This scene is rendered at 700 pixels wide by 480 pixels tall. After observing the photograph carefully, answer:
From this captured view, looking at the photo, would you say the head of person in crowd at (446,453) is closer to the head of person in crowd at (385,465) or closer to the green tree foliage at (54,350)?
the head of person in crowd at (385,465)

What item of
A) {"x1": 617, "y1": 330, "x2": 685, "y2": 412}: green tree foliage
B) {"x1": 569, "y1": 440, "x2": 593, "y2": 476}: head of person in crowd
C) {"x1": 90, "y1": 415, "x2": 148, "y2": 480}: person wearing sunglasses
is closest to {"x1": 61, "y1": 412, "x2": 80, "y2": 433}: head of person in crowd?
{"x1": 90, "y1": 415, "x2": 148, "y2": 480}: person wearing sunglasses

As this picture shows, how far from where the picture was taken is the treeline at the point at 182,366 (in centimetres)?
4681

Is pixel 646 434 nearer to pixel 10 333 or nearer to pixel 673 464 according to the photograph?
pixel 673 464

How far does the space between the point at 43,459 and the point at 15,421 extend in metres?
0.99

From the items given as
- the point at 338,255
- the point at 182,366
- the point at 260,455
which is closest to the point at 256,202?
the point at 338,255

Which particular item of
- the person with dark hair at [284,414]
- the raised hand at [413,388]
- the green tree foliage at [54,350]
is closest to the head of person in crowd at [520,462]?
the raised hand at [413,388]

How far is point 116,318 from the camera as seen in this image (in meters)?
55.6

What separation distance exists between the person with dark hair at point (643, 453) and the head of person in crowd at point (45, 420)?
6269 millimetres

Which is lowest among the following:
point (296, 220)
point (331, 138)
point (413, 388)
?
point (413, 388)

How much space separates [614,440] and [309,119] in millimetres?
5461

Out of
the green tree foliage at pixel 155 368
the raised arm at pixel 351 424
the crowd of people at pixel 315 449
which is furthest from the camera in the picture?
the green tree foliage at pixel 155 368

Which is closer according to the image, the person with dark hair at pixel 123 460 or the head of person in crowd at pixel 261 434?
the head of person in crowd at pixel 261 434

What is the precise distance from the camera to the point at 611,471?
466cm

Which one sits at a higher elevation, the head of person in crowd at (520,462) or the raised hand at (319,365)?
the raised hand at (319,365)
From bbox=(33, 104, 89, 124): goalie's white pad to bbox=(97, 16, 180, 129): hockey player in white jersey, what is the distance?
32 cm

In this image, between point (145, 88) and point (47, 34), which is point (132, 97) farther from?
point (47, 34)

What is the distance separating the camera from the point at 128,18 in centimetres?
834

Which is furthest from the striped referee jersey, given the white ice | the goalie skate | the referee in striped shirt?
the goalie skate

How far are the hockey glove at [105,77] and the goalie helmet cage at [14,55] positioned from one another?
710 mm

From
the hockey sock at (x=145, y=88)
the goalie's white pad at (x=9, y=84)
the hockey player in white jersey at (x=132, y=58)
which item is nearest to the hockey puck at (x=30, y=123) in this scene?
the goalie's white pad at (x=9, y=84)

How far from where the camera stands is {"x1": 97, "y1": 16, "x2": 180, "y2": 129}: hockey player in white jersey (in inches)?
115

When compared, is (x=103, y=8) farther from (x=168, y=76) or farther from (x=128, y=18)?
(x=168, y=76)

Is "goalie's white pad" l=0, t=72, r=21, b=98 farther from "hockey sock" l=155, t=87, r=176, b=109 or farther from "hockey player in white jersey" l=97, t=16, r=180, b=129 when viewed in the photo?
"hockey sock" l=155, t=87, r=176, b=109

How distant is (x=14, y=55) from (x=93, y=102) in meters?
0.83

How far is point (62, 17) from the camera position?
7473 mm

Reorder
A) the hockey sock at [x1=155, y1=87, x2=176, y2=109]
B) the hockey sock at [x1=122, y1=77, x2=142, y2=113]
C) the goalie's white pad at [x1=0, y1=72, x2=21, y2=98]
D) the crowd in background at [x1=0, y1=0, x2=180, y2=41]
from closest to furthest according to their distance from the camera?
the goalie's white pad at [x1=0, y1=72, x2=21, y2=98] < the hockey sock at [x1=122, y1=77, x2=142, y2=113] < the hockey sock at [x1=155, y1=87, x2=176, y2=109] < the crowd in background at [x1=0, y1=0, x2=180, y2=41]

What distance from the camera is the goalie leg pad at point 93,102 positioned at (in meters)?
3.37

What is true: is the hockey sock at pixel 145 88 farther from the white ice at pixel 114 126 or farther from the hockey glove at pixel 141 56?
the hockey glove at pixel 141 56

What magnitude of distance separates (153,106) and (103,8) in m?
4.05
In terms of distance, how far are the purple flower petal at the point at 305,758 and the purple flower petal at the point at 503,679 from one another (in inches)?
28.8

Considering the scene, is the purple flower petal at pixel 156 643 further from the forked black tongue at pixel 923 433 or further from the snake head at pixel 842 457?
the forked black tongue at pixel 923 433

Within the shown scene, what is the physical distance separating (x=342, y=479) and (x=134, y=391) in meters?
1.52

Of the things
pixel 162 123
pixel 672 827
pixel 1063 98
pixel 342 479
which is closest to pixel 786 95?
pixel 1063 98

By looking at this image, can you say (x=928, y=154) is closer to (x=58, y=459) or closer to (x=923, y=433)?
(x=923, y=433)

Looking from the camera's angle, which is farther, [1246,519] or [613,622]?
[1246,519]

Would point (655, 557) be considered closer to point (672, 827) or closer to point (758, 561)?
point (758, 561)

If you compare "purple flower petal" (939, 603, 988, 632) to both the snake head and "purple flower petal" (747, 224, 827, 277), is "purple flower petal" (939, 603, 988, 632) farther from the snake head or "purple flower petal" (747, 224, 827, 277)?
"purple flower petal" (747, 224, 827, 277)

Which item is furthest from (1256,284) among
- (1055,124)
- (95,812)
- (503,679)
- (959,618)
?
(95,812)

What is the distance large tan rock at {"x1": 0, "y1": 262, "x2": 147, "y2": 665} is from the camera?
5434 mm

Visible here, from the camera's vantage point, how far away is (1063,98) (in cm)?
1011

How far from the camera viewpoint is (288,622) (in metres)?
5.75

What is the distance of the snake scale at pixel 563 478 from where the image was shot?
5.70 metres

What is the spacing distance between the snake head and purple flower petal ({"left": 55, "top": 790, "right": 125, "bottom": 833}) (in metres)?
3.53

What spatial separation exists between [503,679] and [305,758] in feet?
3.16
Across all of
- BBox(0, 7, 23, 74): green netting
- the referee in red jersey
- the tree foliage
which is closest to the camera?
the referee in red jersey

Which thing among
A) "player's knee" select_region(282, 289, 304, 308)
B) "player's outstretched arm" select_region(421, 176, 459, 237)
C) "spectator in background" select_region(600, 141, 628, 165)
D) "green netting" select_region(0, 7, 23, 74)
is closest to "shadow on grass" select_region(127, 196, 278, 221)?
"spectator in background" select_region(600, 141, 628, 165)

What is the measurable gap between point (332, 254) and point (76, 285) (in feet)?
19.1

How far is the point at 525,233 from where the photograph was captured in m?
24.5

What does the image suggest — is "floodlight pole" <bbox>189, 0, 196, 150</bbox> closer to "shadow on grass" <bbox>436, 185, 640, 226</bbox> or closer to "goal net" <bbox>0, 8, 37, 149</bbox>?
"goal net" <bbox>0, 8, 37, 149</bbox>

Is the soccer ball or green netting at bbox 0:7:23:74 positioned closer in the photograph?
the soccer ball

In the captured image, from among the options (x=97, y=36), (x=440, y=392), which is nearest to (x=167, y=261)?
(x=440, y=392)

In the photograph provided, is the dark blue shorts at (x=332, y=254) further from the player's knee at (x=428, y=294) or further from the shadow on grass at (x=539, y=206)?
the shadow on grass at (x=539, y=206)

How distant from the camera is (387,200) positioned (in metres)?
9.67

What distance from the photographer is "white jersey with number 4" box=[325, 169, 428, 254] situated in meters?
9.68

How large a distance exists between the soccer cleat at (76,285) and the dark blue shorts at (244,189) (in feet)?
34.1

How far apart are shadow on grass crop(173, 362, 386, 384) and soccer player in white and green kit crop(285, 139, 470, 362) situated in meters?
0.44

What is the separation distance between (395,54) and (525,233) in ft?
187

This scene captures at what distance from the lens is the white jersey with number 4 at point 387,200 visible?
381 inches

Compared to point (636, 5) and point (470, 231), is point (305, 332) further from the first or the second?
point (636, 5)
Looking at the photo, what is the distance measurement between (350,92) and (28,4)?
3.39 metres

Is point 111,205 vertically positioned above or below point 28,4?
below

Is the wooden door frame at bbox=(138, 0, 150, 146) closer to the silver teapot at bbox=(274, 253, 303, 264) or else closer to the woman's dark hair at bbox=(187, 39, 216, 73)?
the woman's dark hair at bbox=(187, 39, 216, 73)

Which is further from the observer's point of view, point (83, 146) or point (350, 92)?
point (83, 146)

Request:
Render the records as a JSON list of strings, one string per line and no entries for blank lines, starting at the line that contains "How far apart" and ending at the last line of the records.

Exercise output:
[
  "How far apart are shadow on grass crop(173, 362, 386, 384) and soccer player in white and green kit crop(285, 139, 470, 362) situated in meters?",
  "0.44",
  "What is the separation distance between (395,54) and (525,233) in ft?",
  "187",
  "This scene captures at what distance from the lens is the white jersey with number 4 at point 387,200 visible?",
  "381 inches",
  "Compared to point (636, 5) and point (470, 231), is point (305, 332) further from the first or the second?",
  "point (636, 5)",
  "Looking at the photo, what is the distance measurement between (350,92) and (28,4)?",
  "3.39 metres",
  "Is point 111,205 vertically positioned above or below point 28,4?",
  "below",
  "Is the wooden door frame at bbox=(138, 0, 150, 146) closer to the silver teapot at bbox=(274, 253, 303, 264) or else closer to the woman's dark hair at bbox=(187, 39, 216, 73)?",
  "the woman's dark hair at bbox=(187, 39, 216, 73)",
  "Which is further from the observer's point of view, point (83, 146) or point (350, 92)?",
  "point (83, 146)"
]